[Opening Data shown section]

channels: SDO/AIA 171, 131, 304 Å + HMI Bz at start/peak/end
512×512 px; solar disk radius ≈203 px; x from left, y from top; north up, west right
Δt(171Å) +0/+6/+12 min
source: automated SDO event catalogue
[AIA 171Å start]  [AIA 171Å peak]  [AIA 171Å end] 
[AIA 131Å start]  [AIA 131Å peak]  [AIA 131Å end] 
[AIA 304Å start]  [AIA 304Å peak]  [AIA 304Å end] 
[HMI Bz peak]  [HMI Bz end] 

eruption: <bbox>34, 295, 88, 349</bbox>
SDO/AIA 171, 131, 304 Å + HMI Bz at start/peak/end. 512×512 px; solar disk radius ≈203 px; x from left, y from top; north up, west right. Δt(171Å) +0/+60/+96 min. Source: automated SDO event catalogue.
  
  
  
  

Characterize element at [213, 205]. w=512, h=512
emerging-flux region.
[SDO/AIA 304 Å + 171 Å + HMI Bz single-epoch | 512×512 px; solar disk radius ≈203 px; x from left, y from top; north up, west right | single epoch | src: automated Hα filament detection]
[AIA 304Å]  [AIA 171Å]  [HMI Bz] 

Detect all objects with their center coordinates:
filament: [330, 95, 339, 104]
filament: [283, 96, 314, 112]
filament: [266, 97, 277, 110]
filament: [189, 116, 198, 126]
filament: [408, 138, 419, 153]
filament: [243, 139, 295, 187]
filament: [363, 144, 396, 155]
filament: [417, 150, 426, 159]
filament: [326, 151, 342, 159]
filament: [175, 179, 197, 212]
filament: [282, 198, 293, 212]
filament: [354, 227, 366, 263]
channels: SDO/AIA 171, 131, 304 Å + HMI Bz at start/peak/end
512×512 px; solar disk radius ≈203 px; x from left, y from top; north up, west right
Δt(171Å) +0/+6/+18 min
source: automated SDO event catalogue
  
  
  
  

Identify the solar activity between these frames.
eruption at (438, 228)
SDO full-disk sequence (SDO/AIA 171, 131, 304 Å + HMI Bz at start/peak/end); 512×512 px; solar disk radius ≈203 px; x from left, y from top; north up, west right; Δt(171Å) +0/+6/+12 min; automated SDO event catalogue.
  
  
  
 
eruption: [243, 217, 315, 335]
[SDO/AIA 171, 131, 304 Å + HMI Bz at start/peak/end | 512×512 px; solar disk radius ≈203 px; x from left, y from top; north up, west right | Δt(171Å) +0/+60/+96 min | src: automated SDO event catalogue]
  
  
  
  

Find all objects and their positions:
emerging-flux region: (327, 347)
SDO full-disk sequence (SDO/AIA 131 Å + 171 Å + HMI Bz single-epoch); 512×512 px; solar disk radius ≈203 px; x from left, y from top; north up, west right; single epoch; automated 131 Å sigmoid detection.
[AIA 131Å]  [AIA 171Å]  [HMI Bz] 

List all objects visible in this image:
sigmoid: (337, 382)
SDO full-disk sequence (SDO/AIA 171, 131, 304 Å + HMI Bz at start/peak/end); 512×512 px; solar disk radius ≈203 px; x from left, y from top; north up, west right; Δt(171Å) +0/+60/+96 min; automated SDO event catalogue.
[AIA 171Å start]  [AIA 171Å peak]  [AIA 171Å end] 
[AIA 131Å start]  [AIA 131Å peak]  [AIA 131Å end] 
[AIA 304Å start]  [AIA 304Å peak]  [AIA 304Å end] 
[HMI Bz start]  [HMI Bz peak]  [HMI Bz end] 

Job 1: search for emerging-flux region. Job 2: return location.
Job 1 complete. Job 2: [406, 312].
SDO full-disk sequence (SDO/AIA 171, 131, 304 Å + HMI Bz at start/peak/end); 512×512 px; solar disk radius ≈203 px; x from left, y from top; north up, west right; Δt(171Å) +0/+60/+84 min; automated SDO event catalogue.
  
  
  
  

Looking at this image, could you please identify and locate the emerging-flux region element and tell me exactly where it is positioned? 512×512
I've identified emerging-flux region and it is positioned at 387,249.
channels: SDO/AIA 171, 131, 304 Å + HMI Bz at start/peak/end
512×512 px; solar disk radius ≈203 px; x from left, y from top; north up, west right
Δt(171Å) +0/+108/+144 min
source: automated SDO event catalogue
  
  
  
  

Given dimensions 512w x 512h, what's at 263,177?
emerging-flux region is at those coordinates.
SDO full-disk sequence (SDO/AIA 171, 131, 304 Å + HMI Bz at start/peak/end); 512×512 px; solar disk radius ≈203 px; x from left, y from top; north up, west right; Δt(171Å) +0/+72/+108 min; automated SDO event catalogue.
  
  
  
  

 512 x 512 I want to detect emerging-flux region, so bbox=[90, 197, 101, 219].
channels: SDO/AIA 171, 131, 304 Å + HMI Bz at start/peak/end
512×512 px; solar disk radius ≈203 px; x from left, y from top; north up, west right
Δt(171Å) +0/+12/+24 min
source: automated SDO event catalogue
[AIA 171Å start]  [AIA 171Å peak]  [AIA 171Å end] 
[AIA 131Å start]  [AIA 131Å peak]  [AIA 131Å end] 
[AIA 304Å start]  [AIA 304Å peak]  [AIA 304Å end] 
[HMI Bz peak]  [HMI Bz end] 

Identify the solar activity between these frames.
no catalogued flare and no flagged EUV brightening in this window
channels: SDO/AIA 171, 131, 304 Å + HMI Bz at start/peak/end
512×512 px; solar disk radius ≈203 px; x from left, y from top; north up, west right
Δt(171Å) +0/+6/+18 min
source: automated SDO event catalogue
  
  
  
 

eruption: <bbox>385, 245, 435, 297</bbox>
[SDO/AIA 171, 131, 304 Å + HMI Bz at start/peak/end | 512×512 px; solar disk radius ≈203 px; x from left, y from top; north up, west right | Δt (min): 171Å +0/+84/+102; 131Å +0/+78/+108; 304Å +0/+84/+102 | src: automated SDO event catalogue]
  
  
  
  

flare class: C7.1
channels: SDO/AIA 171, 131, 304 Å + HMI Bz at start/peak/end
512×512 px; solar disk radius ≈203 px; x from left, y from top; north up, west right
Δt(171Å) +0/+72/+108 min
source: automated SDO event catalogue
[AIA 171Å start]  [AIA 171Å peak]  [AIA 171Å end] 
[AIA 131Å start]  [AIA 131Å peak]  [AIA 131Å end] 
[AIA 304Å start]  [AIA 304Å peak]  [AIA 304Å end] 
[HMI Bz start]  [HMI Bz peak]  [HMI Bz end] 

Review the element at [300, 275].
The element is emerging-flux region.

[Closing Data shown section]

Please set down again, word for word, only the lines from the start of the entries through the line with "eruption: <bbox>34, 295, 88, 349</bbox>", both ends included.

Exercise output:
channels: SDO/AIA 171, 131, 304 Å + HMI Bz at start/peak/end
512×512 px; solar disk radius ≈203 px; x from left, y from top; north up, west right
Δt(171Å) +0/+6/+12 min
source: automated SDO event catalogue
[AIA 171Å start]  [AIA 171Å peak]  [AIA 171Å end] 
[AIA 131Å start]  [AIA 131Å peak]  [AIA 131Å end] 
[AIA 304Å start]  [AIA 304Å peak]  [AIA 304Å end] 
[HMI Bz peak]  [HMI Bz end] 

eruption: <bbox>34, 295, 88, 349</bbox>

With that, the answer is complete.